■ Task brief
Rewrite the listing below with every occurrence of "pink t-shirt" renamed to "pink top", keeping everything else the same. Leave the pictures out of your answer.

■ Exercise input
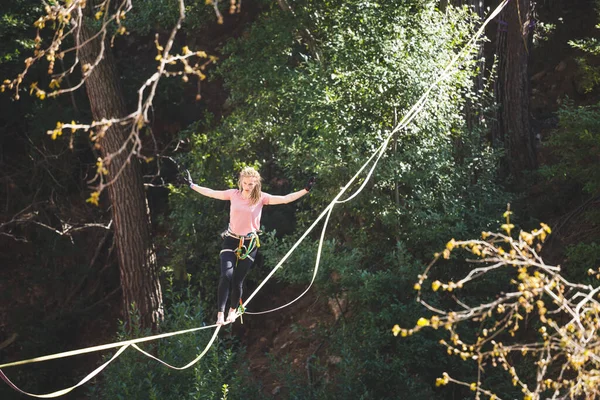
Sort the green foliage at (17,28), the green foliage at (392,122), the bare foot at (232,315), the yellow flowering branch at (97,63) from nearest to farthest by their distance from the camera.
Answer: the yellow flowering branch at (97,63) < the bare foot at (232,315) < the green foliage at (392,122) < the green foliage at (17,28)

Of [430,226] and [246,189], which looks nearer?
[246,189]

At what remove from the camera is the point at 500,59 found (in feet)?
36.1

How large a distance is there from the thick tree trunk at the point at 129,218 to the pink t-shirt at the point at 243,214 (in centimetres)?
371

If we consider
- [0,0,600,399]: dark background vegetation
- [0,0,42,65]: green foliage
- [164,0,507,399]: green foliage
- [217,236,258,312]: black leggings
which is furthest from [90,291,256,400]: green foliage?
[0,0,42,65]: green foliage

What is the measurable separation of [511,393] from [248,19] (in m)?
7.82

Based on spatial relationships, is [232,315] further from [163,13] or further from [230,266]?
[163,13]

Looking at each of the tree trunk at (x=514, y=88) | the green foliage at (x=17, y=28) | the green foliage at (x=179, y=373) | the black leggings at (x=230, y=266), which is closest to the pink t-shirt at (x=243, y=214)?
the black leggings at (x=230, y=266)

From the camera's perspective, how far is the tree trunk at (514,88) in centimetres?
1065

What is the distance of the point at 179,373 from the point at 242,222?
2221mm

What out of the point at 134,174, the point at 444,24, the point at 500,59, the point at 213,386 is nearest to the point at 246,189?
the point at 213,386

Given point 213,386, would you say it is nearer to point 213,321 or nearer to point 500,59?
point 213,321

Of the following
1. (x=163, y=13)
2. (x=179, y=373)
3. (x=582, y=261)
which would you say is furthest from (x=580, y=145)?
(x=163, y=13)

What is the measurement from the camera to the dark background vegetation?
846 cm

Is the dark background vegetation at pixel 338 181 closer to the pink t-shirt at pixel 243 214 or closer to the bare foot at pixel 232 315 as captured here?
the bare foot at pixel 232 315
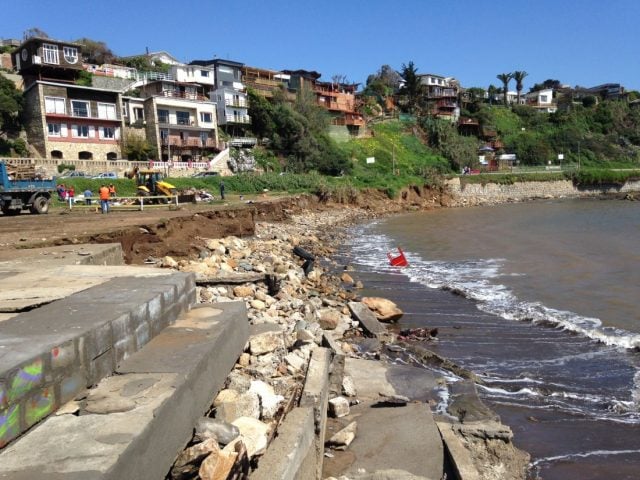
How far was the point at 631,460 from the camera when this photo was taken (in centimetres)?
568

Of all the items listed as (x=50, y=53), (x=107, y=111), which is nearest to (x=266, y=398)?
(x=107, y=111)

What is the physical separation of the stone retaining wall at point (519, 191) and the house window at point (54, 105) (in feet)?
145

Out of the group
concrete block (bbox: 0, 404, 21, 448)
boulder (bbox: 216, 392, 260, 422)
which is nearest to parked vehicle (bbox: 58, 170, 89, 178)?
boulder (bbox: 216, 392, 260, 422)

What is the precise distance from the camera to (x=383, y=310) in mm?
11406

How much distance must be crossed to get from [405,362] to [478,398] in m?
1.84

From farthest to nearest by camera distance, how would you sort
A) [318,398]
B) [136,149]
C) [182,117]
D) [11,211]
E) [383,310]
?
1. [182,117]
2. [136,149]
3. [11,211]
4. [383,310]
5. [318,398]

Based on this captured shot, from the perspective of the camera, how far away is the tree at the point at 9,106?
4284 centimetres

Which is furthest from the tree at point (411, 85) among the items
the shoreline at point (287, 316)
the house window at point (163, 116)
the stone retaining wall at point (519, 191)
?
the shoreline at point (287, 316)

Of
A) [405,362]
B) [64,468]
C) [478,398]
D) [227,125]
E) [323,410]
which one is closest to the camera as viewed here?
[64,468]

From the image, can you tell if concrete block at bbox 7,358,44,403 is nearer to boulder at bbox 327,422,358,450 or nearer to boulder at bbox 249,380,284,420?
boulder at bbox 249,380,284,420

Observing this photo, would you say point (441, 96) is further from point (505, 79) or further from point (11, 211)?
point (11, 211)

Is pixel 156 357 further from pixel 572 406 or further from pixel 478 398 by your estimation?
pixel 572 406

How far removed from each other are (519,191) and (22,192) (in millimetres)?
65175

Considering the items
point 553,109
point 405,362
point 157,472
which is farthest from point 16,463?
point 553,109
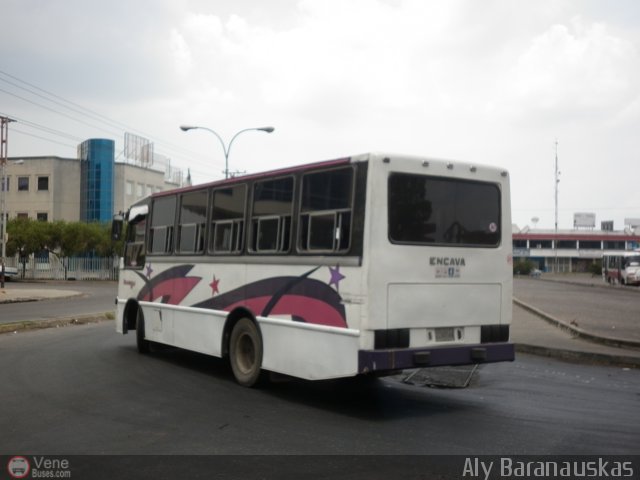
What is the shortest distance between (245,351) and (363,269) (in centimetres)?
301

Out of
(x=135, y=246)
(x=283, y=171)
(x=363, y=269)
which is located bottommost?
(x=363, y=269)

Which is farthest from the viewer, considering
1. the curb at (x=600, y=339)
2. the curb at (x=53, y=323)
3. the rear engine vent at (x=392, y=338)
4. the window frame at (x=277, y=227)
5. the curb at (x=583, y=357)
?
the curb at (x=53, y=323)

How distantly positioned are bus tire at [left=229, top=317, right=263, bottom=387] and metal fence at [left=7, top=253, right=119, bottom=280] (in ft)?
165

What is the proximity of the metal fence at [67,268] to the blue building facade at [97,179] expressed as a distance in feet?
72.5

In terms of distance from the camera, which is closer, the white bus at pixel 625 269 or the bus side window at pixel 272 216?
the bus side window at pixel 272 216

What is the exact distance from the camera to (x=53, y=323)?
18.4 meters

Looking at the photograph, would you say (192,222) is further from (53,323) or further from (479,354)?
(53,323)

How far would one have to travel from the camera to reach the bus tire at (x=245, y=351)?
9.84 m

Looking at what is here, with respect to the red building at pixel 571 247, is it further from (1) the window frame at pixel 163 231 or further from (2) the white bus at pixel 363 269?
(2) the white bus at pixel 363 269

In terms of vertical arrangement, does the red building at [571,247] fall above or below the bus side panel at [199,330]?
above

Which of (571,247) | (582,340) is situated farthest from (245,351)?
(571,247)
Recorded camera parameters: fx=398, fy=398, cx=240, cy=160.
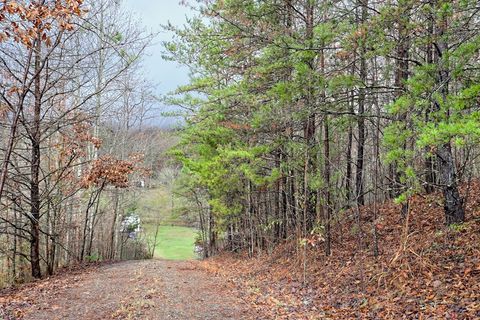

■ Reply
Sort the green foliage at (17,28), the green foliage at (392,122), the bare foot at (232,315), the yellow flowering branch at (97,63) from nearest to farthest by their distance from the camera.
Answer: the yellow flowering branch at (97,63) < the bare foot at (232,315) < the green foliage at (392,122) < the green foliage at (17,28)

Of [430,226] and [246,189], which looks nearer?
[246,189]

At what remove from the camera is the point at 500,59 found (in feet)?
36.1

How large a distance is there from the thick tree trunk at the point at 129,218 to the pink top at the point at 243,214 (in centimetres)?
371

If we consider
- [0,0,600,399]: dark background vegetation
- [0,0,42,65]: green foliage
- [164,0,507,399]: green foliage
- [217,236,258,312]: black leggings
which is furthest from [90,291,256,400]: green foliage?
[0,0,42,65]: green foliage

What is the measurable separation of [511,393] from [248,19] (in m)?
7.82

Based on spatial relationships, is [232,315] further from [163,13] or further from [230,266]?
[163,13]

Looking at each of the tree trunk at (x=514, y=88) | the green foliage at (x=17, y=28) | the green foliage at (x=179, y=373) | the black leggings at (x=230, y=266), which is closest to the pink top at (x=243, y=214)?
the black leggings at (x=230, y=266)

From the camera's perspective, how far is the tree trunk at (514,88) in centimetres?
1065

What is the distance of the point at 179,373 from the point at 242,222?
2221mm

What out of the point at 134,174, the point at 444,24, the point at 500,59, the point at 213,386 is nearest to the point at 246,189?
the point at 213,386

Given point 213,386, would you say it is nearer to point 213,321 or nearer to point 500,59?
point 213,321

Of the following
1. (x=163, y=13)
2. (x=179, y=373)
3. (x=582, y=261)
which would you say is furthest from (x=580, y=145)?
(x=163, y=13)

What is the measurement from the camera to the dark background vegetation?
846 cm

Is the dark background vegetation at pixel 338 181 closer to the pink top at pixel 243 214 or closer to the bare foot at pixel 232 315 as captured here?
the bare foot at pixel 232 315
How far was the point at 631,460 from the camera when this photo was taken (in centimetres)?
568

Of all the items listed as (x=50, y=53), (x=107, y=111), which is nearest to (x=266, y=398)?
(x=107, y=111)

What is the physical separation of the stone retaining wall at point (519, 191) and the house window at point (54, 105) (in feet)?
145

Out of the group
concrete block (bbox: 0, 404, 21, 448)
boulder (bbox: 216, 392, 260, 422)
which is nearest to parked vehicle (bbox: 58, 170, 89, 178)?
boulder (bbox: 216, 392, 260, 422)

What is the precise distance from the camera to (x=383, y=310) in mm?
11406

How much distance must be crossed to get from [405,362] to [478,398] in m?
1.84

From farthest to nearest by camera distance, how would you sort
A) [318,398]
B) [136,149]
C) [182,117]
D) [11,211]
E) [383,310]
?
1. [182,117]
2. [136,149]
3. [11,211]
4. [383,310]
5. [318,398]

Based on this captured shot, from the perspective of the camera, how far away is the tree at the point at 9,106?
4284 centimetres

Which is furthest from the tree at point (411, 85) among the items
the shoreline at point (287, 316)
the house window at point (163, 116)
the stone retaining wall at point (519, 191)
?
the shoreline at point (287, 316)

Of
A) [405,362]
B) [64,468]
C) [478,398]
D) [227,125]
E) [323,410]
which one is closest to the camera as viewed here?
[64,468]

From the image, can you tell if concrete block at bbox 7,358,44,403 is nearer to boulder at bbox 327,422,358,450 or nearer to boulder at bbox 249,380,284,420?
boulder at bbox 249,380,284,420

Observing this photo, would you say point (441, 96) is further from point (505, 79) or further from point (11, 211)?
point (11, 211)

Is pixel 156 357 further from pixel 572 406 or further from pixel 478 398 by your estimation?
pixel 572 406

How far removed from each other are (519,191) and (22,192) (in millimetres)?
65175

Considering the items
point 553,109
point 405,362
point 157,472
which is farthest from point 16,463?
point 553,109
What is the shortest distance between (245,351) and (363,269) (in centimetres)?
301

Out of
(x=135, y=246)
(x=283, y=171)
(x=363, y=269)
which is located bottommost?
(x=363, y=269)

Which is farthest from the viewer, considering
1. the curb at (x=600, y=339)
2. the curb at (x=53, y=323)
3. the rear engine vent at (x=392, y=338)
4. the window frame at (x=277, y=227)
5. the curb at (x=583, y=357)
?
the curb at (x=53, y=323)

How distantly positioned are bus tire at [left=229, top=317, right=263, bottom=387] and metal fence at [left=7, top=253, right=119, bottom=280] (in ft)?
165

What is the proximity of the metal fence at [67,268] to the blue building facade at [97,179] expressed as a distance in feet?
72.5

In terms of distance from the camera, which is closer, the white bus at pixel 625 269 or the bus side window at pixel 272 216?
the bus side window at pixel 272 216

What is the exact distance from the camera to (x=53, y=323)?
18.4 meters

Looking at the photograph, would you say (192,222) is further from (53,323) or further from (479,354)?
(53,323)

How far would one have to travel from the camera to reach the bus tire at (x=245, y=351)?
9.84 m

Looking at what is here, with respect to the red building at pixel 571 247, is it further from (1) the window frame at pixel 163 231 or further from (2) the white bus at pixel 363 269?
(2) the white bus at pixel 363 269

In terms of vertical arrangement, does the red building at [571,247] fall above or below the bus side panel at [199,330]?
above

Which of (571,247) | (582,340) is situated farthest from (245,351)?
(571,247)
Recorded camera parameters: fx=398, fy=398, cx=240, cy=160.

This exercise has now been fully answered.